- _ACTIVITY LIST_:
1. From the abstract on saikosaponin A and alcohol liver disease, reproduce word for word the passage starting at "Furthermore, our liver-specific" and running up to and including "agent for ALD.".
2. According to the abstract on saikosaponin A and alcohol liver disease, which protein does Saikogenin A directly bind to?

Chronic alcohol consumption leads to a spectrum of liver disorders, including steatosis, inflammation, and fibrosis, collectively known as alcohol liver disease (ALD). Steatosis is a critical hallmark of ALD, making it an important target for therapeutic intervention. Saikosaponin A (SSa), a compound found in Radix Bupleuri, has previously shown promising hepatoprotective, anti-inflammatory, and antioxidant properties. However, its role in ALD remains understudied, with direct regulatory targets and mechanisms yet to be fully elucidated in vivo. Moreover, the instability of SSa in gastric juice raises questions about the efficacy of oral SSa solutions.
In this study, we employed cell-based screening models and a chronic-plus-binge ethanol-fed mouse model to investigate the protective mechanisms of SSa and its metabolite Saikogenin A (SGA), against ethanol-induced hepatocyte injury. Our RNA-seq analysis in mice unveiled that SSa primarily acts through the mTOR and PPAR-α signaling pathways in the liver. Biophysical assays and loss-of-function experiments confirmed that SGA directly binds to and modulates the activity of the SIRT1 protein, mitigating ethanol-induced cell injury via the SIRT1-mTOR-PPAR-α axis.
Furthermore, our liver-specific knockdown of SIRT1 in an ALD mouse model demonstrated that the action of the liver proteins affected by oral SSa solutions is mediated through SIRT1. Significantly, SGA displayed a superior safety profile for hepatocytes compared to SSa. Our findings highlight the role of SGA in binding to the SIRT1 protein and enhancing its activity, thereby regulating hepatic fatty acid oxidation and adipogenesis in ALD. This suggests that SGA holds promise as a potential therapeutic agent for ALD.

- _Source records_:
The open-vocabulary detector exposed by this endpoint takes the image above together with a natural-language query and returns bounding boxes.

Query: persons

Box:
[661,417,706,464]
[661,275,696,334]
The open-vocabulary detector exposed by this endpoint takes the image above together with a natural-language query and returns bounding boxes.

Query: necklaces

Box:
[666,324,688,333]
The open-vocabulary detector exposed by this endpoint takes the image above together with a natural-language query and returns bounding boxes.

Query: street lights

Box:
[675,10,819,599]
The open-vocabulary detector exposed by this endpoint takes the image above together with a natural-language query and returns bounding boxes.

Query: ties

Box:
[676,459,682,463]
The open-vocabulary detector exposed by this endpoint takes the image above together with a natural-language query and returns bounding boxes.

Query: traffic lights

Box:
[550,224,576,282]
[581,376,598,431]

- _ANSWERS TO THE EXERCISE_:
1.
Furthermore, our liver-specific knockdown of SIRT1 in an ALD mouse model demonstrated that the action of the liver proteins affected by oral SSa solutions is mediated through SIRT1. Significantly, SGA displayed a superior safety profile for hepatocytes compared to SSa. Our findings highlight the role of SGA in binding to the SIRT1 protein and enhancing its activity, thereby regulating hepatic fatty acid oxidation and adipogenesis in ALD. This suggests that SGA holds promise as a potential therapeutic agent for ALD.

2. SIRT1